Task item>
With the pictures left out, retype exactly the lines below starting at the line that contains "Books Frontpage El" and ending at the line that contains "Mahindra Tuv 300 T6, 2017, Diesel".

Input for this task>
^^^^^^^^

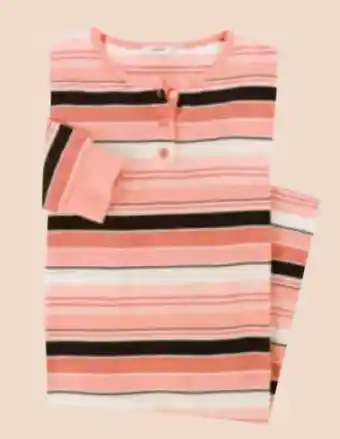 AWG Mode Sure Damen Nachthemd Angebot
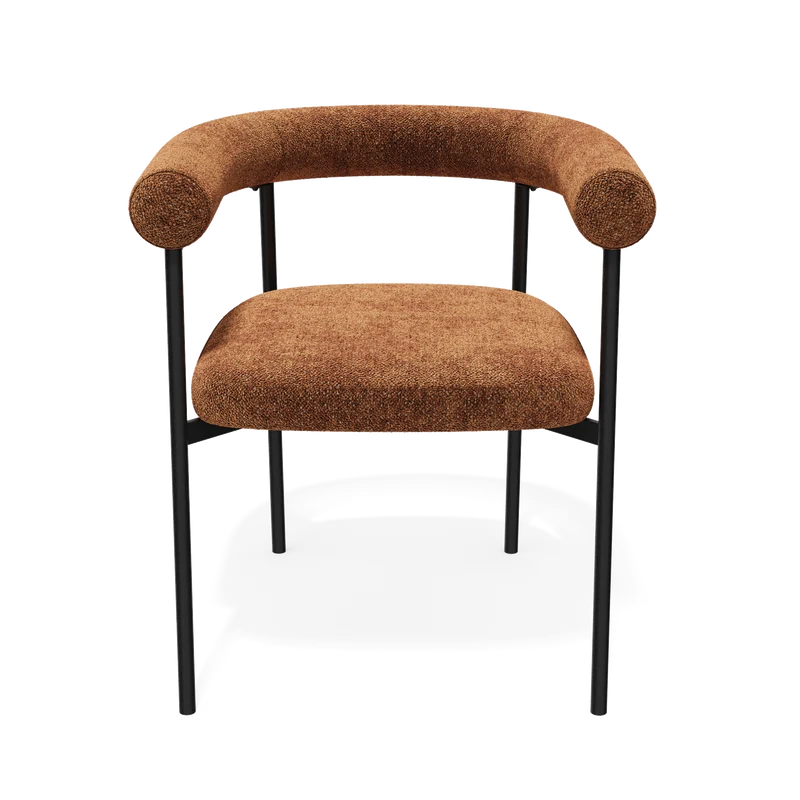 LOU lot de 2 chaises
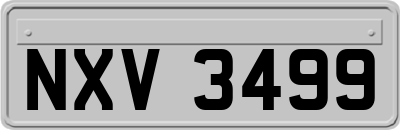 NXV3499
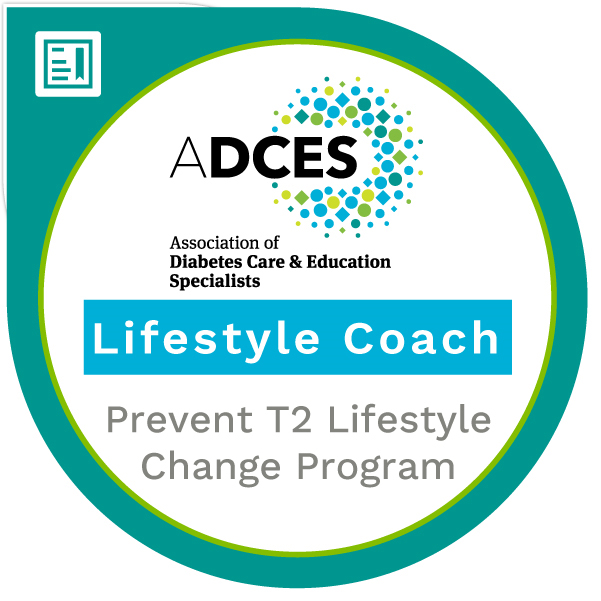 ADCES Logo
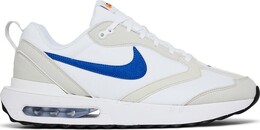 Nike: Белые кроссовки  Air Max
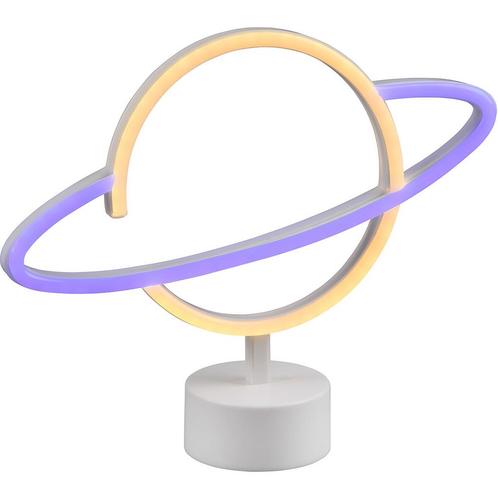LED Tafellamp - Tafelverlichting - Trion World - 1.6W -, Huis en Inrichting, Lampen | Tafellampen, Nieuw, Kunststof, Ophalen of Verzenden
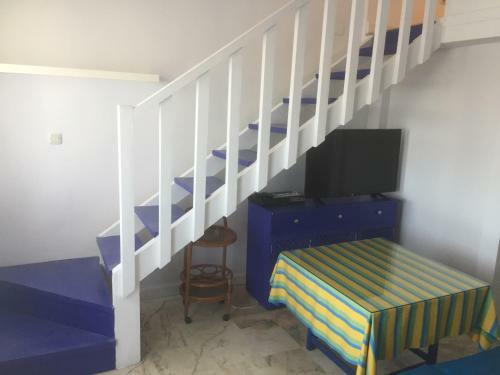 Hostal Habitaciones Turisticas Las Brisas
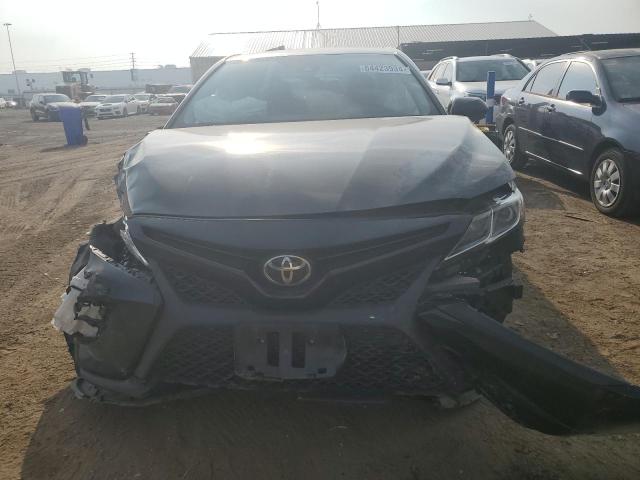 2019 TOYOTA CAMRY L - 4T1B11HK5KU255154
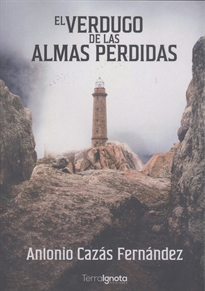 Books Frontpage El verdugo de las almas perdidas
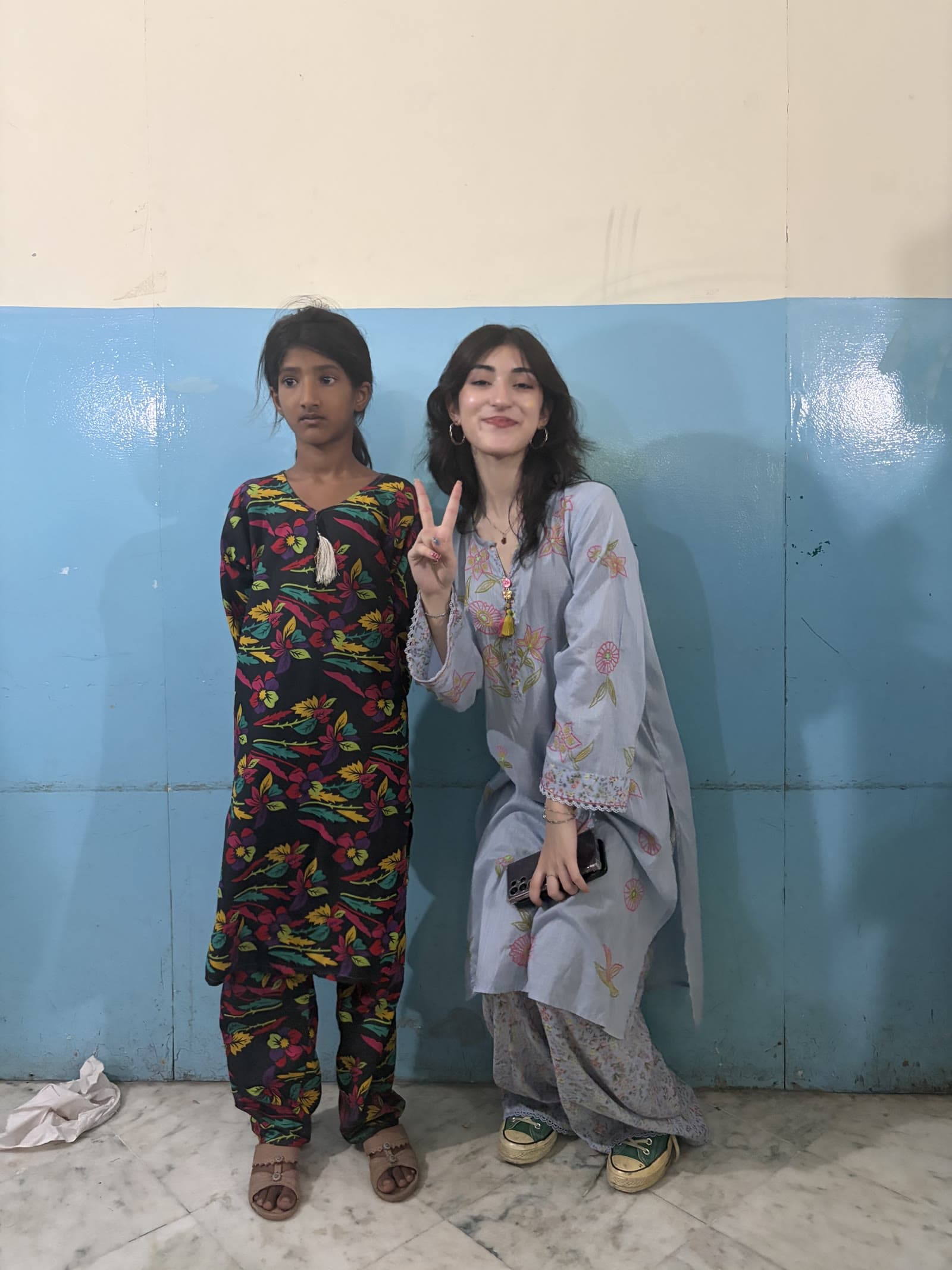 Saagar X Falah — photo 5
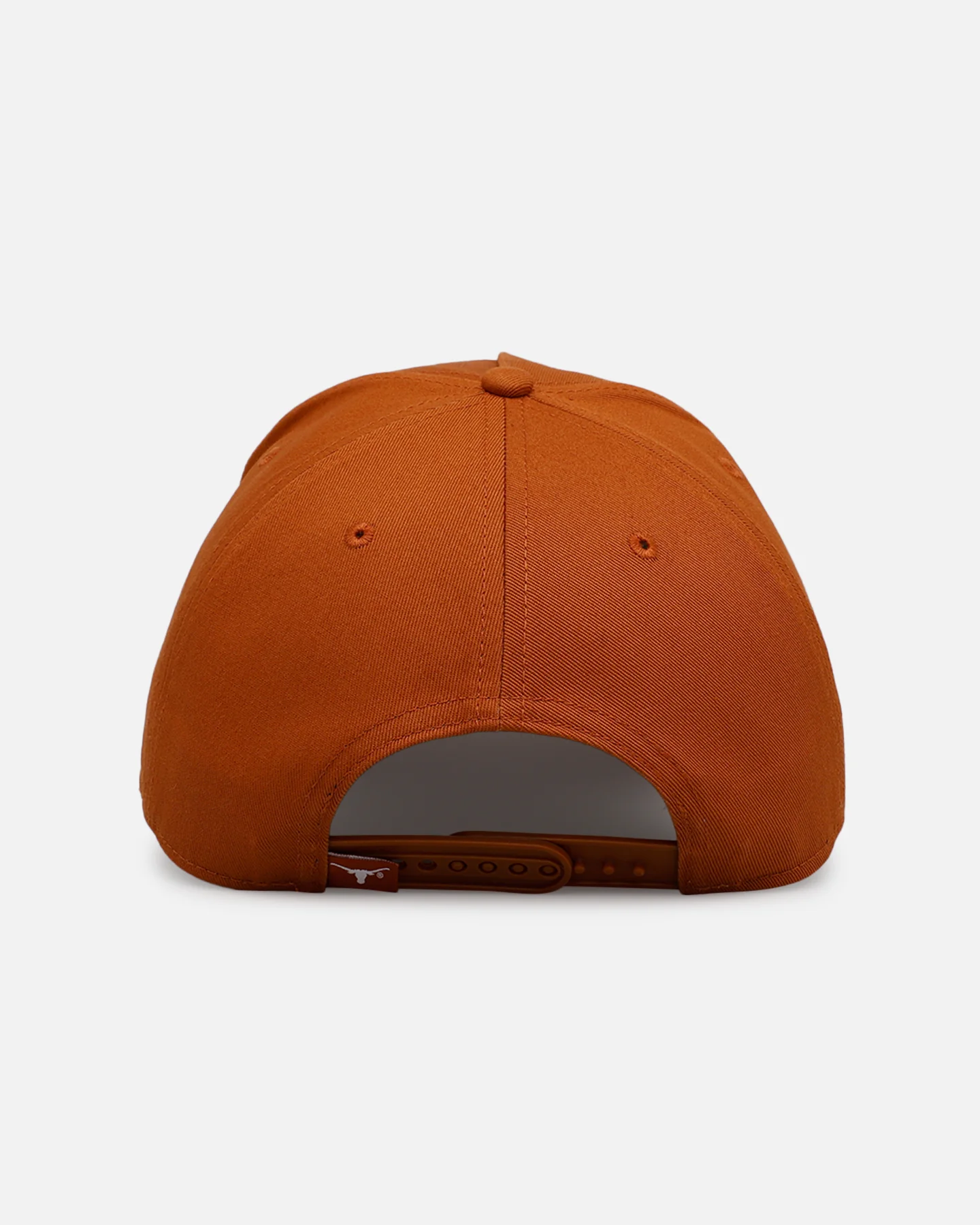 47 Brand Texas Longhorns Football 'Arch' 47 Offside Snapback Official Team Color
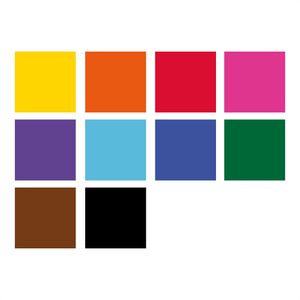 Produktbild für Fineliner Herlitz my.pen, 11367232, 2 in 1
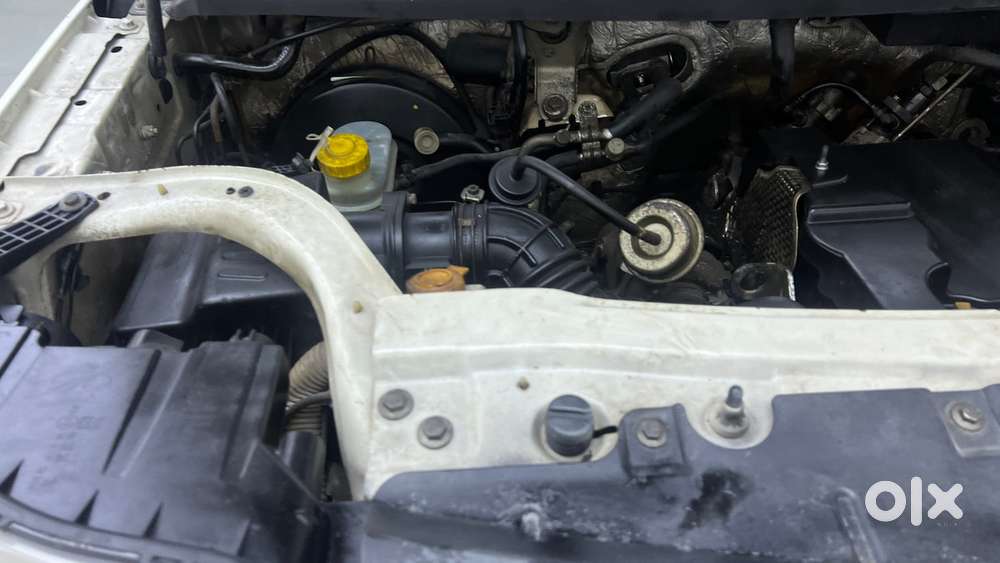 Mahindra Tuv 300 T6, 2017, Diesel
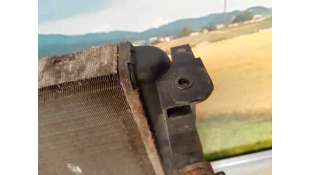 RADIADOR AGUA RENAULT MEGANE II COUPE/CABRIO 1.6 16V (113 CV) DE 2005 - D.3797660 / 8200115542D 2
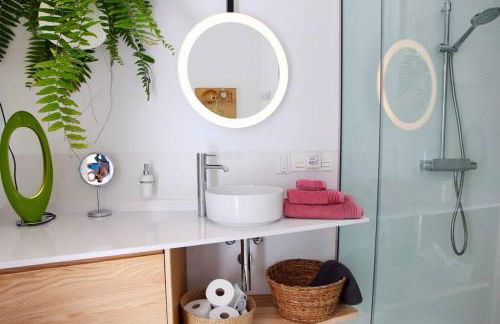 Unique, Stylish & Calm El Estanque by the Sea, Adults Only - Foto 17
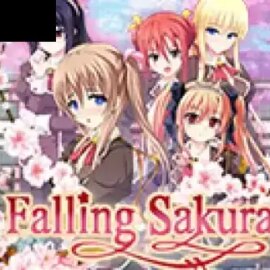 Falling Sakura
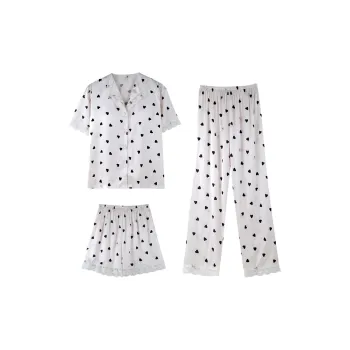 YUZHAOLIN Women's Pajama Sets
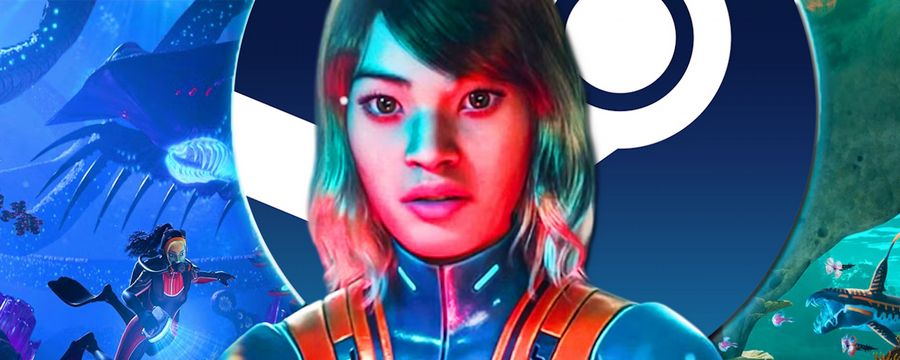 Analitycy nie mają złudzeń: nowy survival z otwartym światem miażdży konkurencję z 2026 roku. Subnautica 2 z historycznym startem na Steam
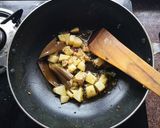 মোচা ঘন্ট (mocha ghonto recipe in Bengali) রেসিপি ধাপ - 3 ছবি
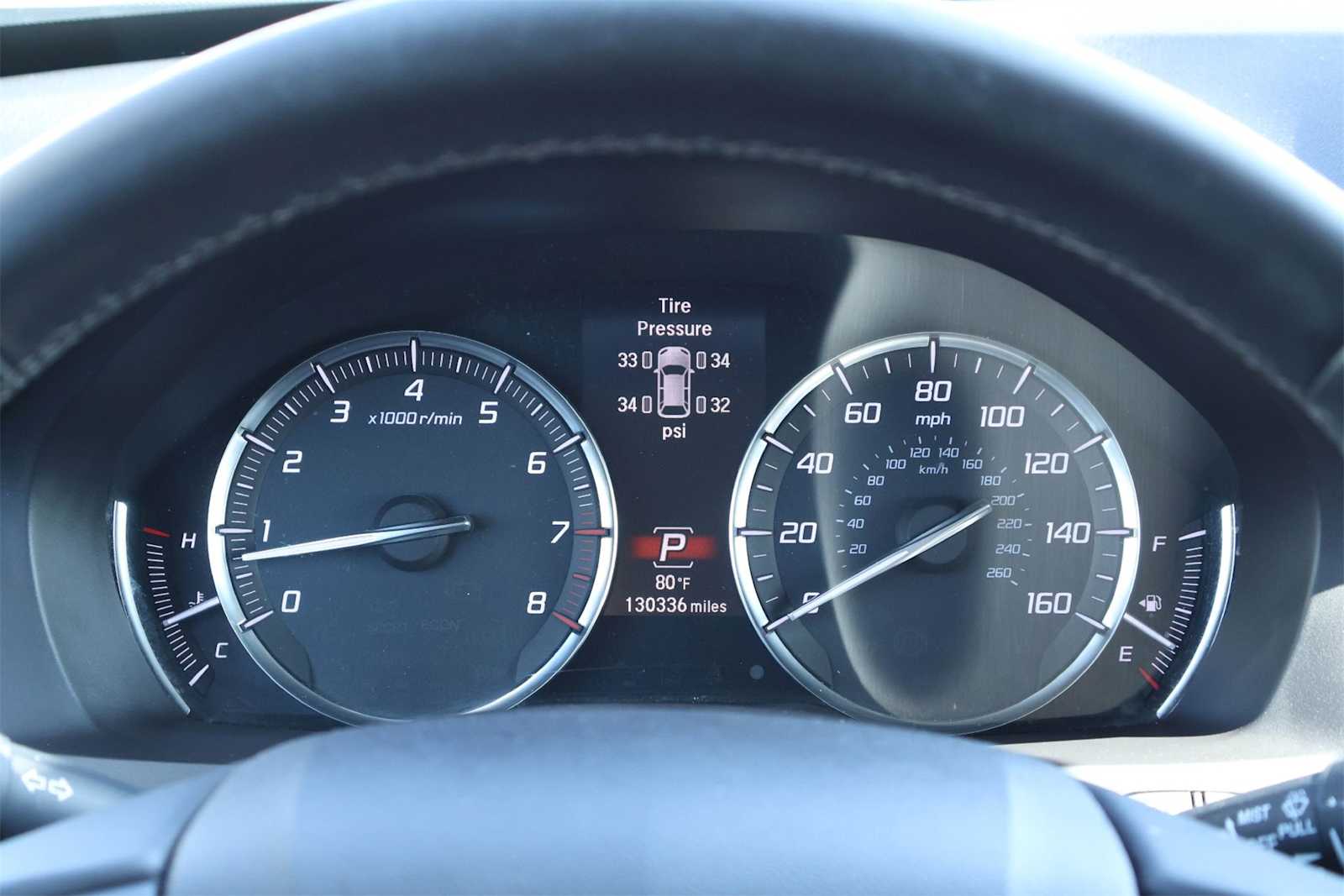 Thumbnail: 2018 Acura MDX - 18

^^^^^^^^

Response for this exercise>
 Books Frontpage El verdugo de las almas perdidas
 Saagar X Falah — photo 5
 47 Brand Texas Longhorns Football 'Arch' 47 Offside Snapback Official Team Color
 Produktbild für Fineliner Herlitz my.pen, 11367232, 2 in 1
 Mahindra Tuv 300 T6, 2017, Diesel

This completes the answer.